Whoever wants to determine whether someone has leprosy should first make him sing: if his voice is harsh, it may be a sign of leprosy, but if it is clear, it is a good sign. (Proceed as follows: take a tablet and write the good signs on one side and the bad signs on the other, and you will not become confused.)
It is also possible to recognize lepers by examining the different members. First, lepers have thin, fine hairs that thicken at the roots; moreover, their hairs are pale and gray. This is due to the fact that the material from which the hairs are formed is lacking and cannot be exhaled through the pores, and because the pores are almost closed. It is advisable to examine the hairs in sunlight to see if they are thin and straight, like a pig’s bristles.
They are also recognized by the skin of the head, which is lumpy, so that one area is higher than the next; and by the lack of hair on the eyebrows, since lepers have no hair there, particularly at the corners. Their brows have a curvature, seeming almost round and spherical. They are recognized, too, by the roundness of the eyeballs, which seem to be starting from their sockets, so that a leper’s face is horrible to see—its natural expression being distorted, it is a terrible sight.
Having done these things, you must examine the patient completely naked to see whether his skin is darkened and to see if its surface feels rough with a certain smoothness at the same time—if so, it is a sign of leprosy. Then sprinkle cold water on the shoulders; if it is not retained, it is a sign of leprosy. The reason is that the oiliness of the skin is weakened by the excess heat beneath the skin, and the water will not stay on this oiliness; and so it is a sign.
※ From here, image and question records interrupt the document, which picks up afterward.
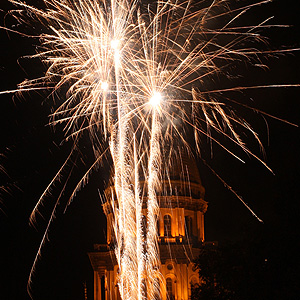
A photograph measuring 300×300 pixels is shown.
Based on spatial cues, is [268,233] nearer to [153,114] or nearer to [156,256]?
[153,114]

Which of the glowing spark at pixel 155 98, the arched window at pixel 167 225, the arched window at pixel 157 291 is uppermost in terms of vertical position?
the arched window at pixel 167 225

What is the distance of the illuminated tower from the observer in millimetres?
48562

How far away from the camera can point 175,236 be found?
161 ft

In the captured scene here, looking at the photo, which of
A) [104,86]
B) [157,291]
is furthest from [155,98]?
[157,291]

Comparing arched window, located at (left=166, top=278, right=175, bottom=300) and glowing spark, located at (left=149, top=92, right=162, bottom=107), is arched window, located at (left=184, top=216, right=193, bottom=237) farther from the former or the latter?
glowing spark, located at (left=149, top=92, right=162, bottom=107)

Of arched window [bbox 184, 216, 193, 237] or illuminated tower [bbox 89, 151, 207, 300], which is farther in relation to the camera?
arched window [bbox 184, 216, 193, 237]

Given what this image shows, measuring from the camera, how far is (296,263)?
680 inches

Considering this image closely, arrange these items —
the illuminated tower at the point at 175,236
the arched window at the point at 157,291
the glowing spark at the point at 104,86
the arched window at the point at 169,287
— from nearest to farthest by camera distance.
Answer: the glowing spark at the point at 104,86
the arched window at the point at 157,291
the illuminated tower at the point at 175,236
the arched window at the point at 169,287

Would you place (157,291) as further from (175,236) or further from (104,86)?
(104,86)

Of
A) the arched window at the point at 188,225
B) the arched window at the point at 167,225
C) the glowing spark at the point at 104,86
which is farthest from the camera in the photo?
the arched window at the point at 188,225

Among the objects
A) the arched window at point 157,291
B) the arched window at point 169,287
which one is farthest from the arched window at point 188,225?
the arched window at point 157,291

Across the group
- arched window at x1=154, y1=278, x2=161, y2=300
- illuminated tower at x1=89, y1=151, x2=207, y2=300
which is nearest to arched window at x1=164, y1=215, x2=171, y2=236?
illuminated tower at x1=89, y1=151, x2=207, y2=300

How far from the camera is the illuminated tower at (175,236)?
1912 inches

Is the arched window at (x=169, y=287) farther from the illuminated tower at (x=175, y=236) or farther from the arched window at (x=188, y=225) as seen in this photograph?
the arched window at (x=188, y=225)
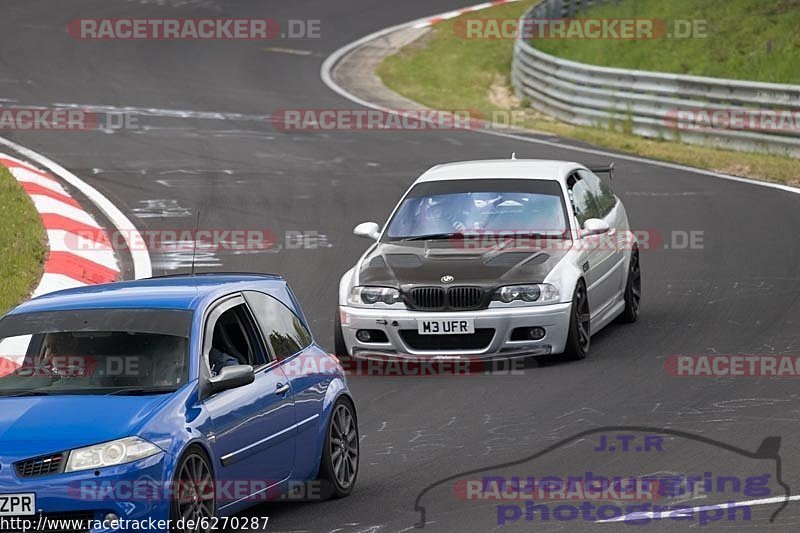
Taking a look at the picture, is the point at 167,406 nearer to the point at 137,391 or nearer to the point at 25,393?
the point at 137,391

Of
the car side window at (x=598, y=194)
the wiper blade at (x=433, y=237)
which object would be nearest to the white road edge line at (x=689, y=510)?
the wiper blade at (x=433, y=237)

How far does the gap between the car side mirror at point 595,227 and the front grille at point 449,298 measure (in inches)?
54.6

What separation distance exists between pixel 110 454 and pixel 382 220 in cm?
1232

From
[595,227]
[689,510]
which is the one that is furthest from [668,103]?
A: [689,510]

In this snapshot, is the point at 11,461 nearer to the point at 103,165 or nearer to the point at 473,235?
the point at 473,235

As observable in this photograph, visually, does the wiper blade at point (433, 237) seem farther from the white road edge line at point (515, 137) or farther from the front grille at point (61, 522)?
the white road edge line at point (515, 137)

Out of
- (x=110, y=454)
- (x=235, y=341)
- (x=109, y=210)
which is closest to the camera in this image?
(x=110, y=454)

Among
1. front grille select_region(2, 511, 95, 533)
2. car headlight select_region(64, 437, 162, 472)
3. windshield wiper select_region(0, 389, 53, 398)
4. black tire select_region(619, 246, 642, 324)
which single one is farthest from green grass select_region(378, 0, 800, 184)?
front grille select_region(2, 511, 95, 533)

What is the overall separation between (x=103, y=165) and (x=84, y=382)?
49.0ft

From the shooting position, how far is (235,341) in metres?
8.70

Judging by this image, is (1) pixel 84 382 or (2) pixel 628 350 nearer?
(1) pixel 84 382

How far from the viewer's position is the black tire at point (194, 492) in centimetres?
734

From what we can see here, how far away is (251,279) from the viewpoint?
9.21m

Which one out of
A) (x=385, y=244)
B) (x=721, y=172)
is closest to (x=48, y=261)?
(x=385, y=244)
Or make the patient cover his eyes so that he cannot see, and say, “Look out, I’m going to prick you!” and do not prick him. Then say, “I pricked you on the foot,” and if he agrees, it is a sign of leprosy.
Jordan of Turre, from “The Symptoms of Lepers.” The master of medicine at the University of Montpellier drew upon sources both Arabic and European for his description of the disease. The affliction retained its biblical connotation as a mark of divine justice throughout the Middle Ages.